REQUIREMENTS =>
Return the listing below word for word.

PROVIDED DATA =>

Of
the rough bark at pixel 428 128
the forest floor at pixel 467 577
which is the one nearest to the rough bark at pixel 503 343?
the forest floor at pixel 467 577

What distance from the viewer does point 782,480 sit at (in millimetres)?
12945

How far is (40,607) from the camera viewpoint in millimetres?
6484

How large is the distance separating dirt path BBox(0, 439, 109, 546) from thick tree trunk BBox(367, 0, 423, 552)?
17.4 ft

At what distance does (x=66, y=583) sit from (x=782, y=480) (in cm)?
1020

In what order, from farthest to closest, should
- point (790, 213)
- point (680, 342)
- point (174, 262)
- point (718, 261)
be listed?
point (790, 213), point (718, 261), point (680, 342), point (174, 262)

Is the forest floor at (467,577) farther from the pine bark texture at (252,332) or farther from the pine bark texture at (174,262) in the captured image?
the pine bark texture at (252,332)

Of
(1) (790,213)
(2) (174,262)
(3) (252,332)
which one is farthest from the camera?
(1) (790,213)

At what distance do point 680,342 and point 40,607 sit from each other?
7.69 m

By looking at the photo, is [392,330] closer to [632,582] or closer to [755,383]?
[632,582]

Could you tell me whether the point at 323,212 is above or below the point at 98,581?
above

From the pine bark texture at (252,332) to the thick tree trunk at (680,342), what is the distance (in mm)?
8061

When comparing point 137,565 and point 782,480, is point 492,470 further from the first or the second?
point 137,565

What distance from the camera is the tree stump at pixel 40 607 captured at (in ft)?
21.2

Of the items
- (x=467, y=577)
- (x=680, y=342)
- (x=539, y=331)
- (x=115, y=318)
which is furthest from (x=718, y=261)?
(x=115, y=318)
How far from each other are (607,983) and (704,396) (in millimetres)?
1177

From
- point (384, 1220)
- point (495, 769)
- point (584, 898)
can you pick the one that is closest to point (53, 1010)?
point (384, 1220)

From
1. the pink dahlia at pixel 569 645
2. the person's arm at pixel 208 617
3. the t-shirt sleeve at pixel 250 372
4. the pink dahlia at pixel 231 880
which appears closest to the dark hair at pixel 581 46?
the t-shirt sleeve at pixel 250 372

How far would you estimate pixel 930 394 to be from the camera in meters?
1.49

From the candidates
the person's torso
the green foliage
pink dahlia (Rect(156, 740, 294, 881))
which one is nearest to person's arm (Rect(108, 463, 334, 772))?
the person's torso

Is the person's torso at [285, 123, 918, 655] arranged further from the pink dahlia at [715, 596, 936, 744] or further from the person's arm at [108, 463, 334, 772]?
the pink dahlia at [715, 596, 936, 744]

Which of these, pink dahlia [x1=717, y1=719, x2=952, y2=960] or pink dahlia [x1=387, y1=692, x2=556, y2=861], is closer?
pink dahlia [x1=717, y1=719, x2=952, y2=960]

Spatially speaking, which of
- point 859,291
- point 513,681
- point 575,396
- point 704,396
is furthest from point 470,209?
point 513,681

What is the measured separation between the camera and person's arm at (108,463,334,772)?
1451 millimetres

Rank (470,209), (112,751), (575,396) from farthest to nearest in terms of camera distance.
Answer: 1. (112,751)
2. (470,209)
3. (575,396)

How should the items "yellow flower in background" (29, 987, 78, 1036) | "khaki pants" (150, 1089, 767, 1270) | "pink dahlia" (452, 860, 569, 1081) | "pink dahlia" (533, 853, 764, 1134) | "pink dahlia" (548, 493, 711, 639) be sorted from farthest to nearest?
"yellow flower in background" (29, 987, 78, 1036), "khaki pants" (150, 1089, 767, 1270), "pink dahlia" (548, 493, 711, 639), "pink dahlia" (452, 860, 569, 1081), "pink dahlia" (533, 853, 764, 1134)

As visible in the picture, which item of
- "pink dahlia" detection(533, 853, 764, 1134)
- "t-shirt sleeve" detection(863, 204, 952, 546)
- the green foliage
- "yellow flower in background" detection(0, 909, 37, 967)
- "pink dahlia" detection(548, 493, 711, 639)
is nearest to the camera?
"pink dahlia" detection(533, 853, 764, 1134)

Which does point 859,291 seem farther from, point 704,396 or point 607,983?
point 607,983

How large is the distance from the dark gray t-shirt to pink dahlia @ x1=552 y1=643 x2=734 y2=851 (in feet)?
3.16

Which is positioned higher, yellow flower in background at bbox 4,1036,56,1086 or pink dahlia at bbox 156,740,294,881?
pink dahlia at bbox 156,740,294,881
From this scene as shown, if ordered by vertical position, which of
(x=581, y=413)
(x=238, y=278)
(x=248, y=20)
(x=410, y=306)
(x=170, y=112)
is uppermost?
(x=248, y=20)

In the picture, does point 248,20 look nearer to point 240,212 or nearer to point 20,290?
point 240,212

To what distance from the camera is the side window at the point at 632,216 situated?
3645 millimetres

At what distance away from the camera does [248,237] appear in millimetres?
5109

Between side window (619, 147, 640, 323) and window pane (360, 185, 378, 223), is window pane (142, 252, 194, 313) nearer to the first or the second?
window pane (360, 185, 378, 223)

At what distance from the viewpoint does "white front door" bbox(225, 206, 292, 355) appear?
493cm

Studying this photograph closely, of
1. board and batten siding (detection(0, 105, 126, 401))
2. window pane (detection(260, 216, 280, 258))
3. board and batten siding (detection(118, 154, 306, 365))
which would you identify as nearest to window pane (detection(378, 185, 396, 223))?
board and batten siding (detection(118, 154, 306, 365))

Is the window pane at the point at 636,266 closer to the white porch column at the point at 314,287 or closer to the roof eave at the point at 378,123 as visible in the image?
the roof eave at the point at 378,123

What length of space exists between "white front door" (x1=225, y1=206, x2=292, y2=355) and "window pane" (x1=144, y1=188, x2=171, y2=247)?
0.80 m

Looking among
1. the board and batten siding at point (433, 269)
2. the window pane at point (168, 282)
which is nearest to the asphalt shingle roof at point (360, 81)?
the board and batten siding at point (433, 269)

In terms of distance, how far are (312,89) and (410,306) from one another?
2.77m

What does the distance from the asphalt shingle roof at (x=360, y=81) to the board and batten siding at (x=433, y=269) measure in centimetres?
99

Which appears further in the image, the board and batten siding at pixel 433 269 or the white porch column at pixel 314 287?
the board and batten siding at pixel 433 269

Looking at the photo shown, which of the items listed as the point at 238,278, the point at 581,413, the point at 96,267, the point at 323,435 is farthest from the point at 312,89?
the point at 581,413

TASK SOLUTION =>
Of
the rough bark at pixel 428 128
the forest floor at pixel 467 577
which is the one nearest to the rough bark at pixel 503 343?
the forest floor at pixel 467 577

What distance from the viewer does point 782,480 sit at (in millimetres)?
12945

How far is (40,607) from the camera viewpoint in millimetres?
6484

How large is the distance separating dirt path BBox(0, 439, 109, 546) from thick tree trunk BBox(367, 0, 423, 552)?
17.4 ft

At what distance does (x=66, y=583) sit from (x=782, y=480) (in cm)?
1020

In what order, from farthest to closest, should
- point (790, 213)
- point (680, 342)
- point (174, 262)
- point (718, 261)
be listed?
point (790, 213), point (718, 261), point (680, 342), point (174, 262)

Is the forest floor at (467,577) farther from the pine bark texture at (252,332) or farther from the pine bark texture at (174,262) in the captured image?
the pine bark texture at (252,332)

Of
(1) (790,213)
(2) (174,262)
(3) (252,332)
which one is farthest from the camera?
(1) (790,213)

At what distance do point 680,342 and point 40,607 sit from each other?
7.69 m

By looking at the photo, is [392,330] closer to [632,582] or closer to [755,383]?
[632,582]

Could you tell me whether the point at 323,212 is above or below the point at 98,581?
above

From the pine bark texture at (252,332) to the thick tree trunk at (680,342), what is the distance (in mm)?
8061

When comparing point 137,565 and point 782,480, is point 492,470 further from the first or the second?
point 137,565

What distance from the camera is the tree stump at pixel 40 607 captured at (in ft)?
21.2

Of the items
- (x=467, y=577)
- (x=680, y=342)
- (x=539, y=331)
- (x=115, y=318)
which is furthest from (x=718, y=261)?
(x=115, y=318)
How far from each other are (607,983) and (704,396) (in millimetres)?
1177

From
- point (384, 1220)
- point (495, 769)
- point (584, 898)
can you pick the one that is closest to point (53, 1010)?
point (384, 1220)

From
1. the pink dahlia at pixel 569 645
2. the person's arm at pixel 208 617
3. the t-shirt sleeve at pixel 250 372
4. the pink dahlia at pixel 231 880
which appears closest to the dark hair at pixel 581 46?
the t-shirt sleeve at pixel 250 372

How far would you estimate pixel 930 394 to be from the camera in meters?
1.49

From the candidates
the person's torso
the green foliage
pink dahlia (Rect(156, 740, 294, 881))
which one is nearest to person's arm (Rect(108, 463, 334, 772))?
the person's torso

Is the person's torso at [285, 123, 918, 655] arranged further from the pink dahlia at [715, 596, 936, 744] or further from the person's arm at [108, 463, 334, 772]?
the pink dahlia at [715, 596, 936, 744]

Which of these, pink dahlia [x1=717, y1=719, x2=952, y2=960] or pink dahlia [x1=387, y1=692, x2=556, y2=861], is closer?
pink dahlia [x1=717, y1=719, x2=952, y2=960]

Spatially speaking, which of
- point 859,291
- point 513,681
- point 575,396
- point 704,396
is furthest from point 470,209?
point 513,681

What is the measured separation between the camera and person's arm at (108,463,334,772)?
1451 millimetres

Rank (470,209), (112,751), (575,396) from farthest to nearest in terms of camera distance.
Answer: 1. (112,751)
2. (470,209)
3. (575,396)

How should the items "yellow flower in background" (29, 987, 78, 1036) | "khaki pants" (150, 1089, 767, 1270) | "pink dahlia" (452, 860, 569, 1081) | "pink dahlia" (533, 853, 764, 1134) | "pink dahlia" (548, 493, 711, 639) be sorted from farthest to nearest?
"yellow flower in background" (29, 987, 78, 1036), "khaki pants" (150, 1089, 767, 1270), "pink dahlia" (548, 493, 711, 639), "pink dahlia" (452, 860, 569, 1081), "pink dahlia" (533, 853, 764, 1134)

As visible in the picture, which item of
- "pink dahlia" detection(533, 853, 764, 1134)
- "t-shirt sleeve" detection(863, 204, 952, 546)
- the green foliage
- "yellow flower in background" detection(0, 909, 37, 967)
- "pink dahlia" detection(548, 493, 711, 639)
is nearest to the camera?
"pink dahlia" detection(533, 853, 764, 1134)

Which does point 859,291 seem farther from, point 704,396 or point 607,983?
point 607,983

How large is the distance from the dark gray t-shirt to pink dahlia @ x1=552 y1=643 x2=734 y2=851 (in feet)?
3.16

Which is positioned higher, yellow flower in background at bbox 4,1036,56,1086 or pink dahlia at bbox 156,740,294,881?
pink dahlia at bbox 156,740,294,881
From this scene as shown, if ordered by vertical position, which of
(x=581, y=413)
(x=238, y=278)
(x=248, y=20)
(x=410, y=306)
(x=170, y=112)
is uppermost?
(x=248, y=20)

In the picture, does point 248,20 look nearer to point 240,212 or nearer to point 20,290?
point 240,212

To what distance from the camera is the side window at the point at 632,216 situated?
3645 millimetres

At what distance away from the camera does [248,237] appear in millimetres?
5109

Between side window (619, 147, 640, 323) and window pane (360, 185, 378, 223), is window pane (142, 252, 194, 313) nearer to the first or the second?
window pane (360, 185, 378, 223)

At what distance from the viewpoint does "white front door" bbox(225, 206, 292, 355) appear?
493cm

Studying this photograph closely, of
1. board and batten siding (detection(0, 105, 126, 401))
2. window pane (detection(260, 216, 280, 258))
3. board and batten siding (detection(118, 154, 306, 365))
which would you identify as nearest to window pane (detection(378, 185, 396, 223))?
board and batten siding (detection(118, 154, 306, 365))

Is the window pane at the point at 636,266 closer to the white porch column at the point at 314,287 or closer to the roof eave at the point at 378,123 as visible in the image?
the roof eave at the point at 378,123

What length of space exists between "white front door" (x1=225, y1=206, x2=292, y2=355) and "window pane" (x1=144, y1=188, x2=171, y2=247)?
0.80 m

Looking among
1. the board and batten siding at point (433, 269)
2. the window pane at point (168, 282)
which is nearest to the asphalt shingle roof at point (360, 81)?
the board and batten siding at point (433, 269)

In terms of distance, how far are (312,89) and (410,306) from one another?
2.77m

What does the distance from the asphalt shingle roof at (x=360, y=81) to the board and batten siding at (x=433, y=269) measure in centimetres?
99

Which appears further in the image, the board and batten siding at pixel 433 269 or the white porch column at pixel 314 287?
the board and batten siding at pixel 433 269

Looking at the photo shown, which of the items listed as the point at 238,278, the point at 581,413, the point at 96,267, the point at 323,435 is farthest from the point at 312,89?
the point at 581,413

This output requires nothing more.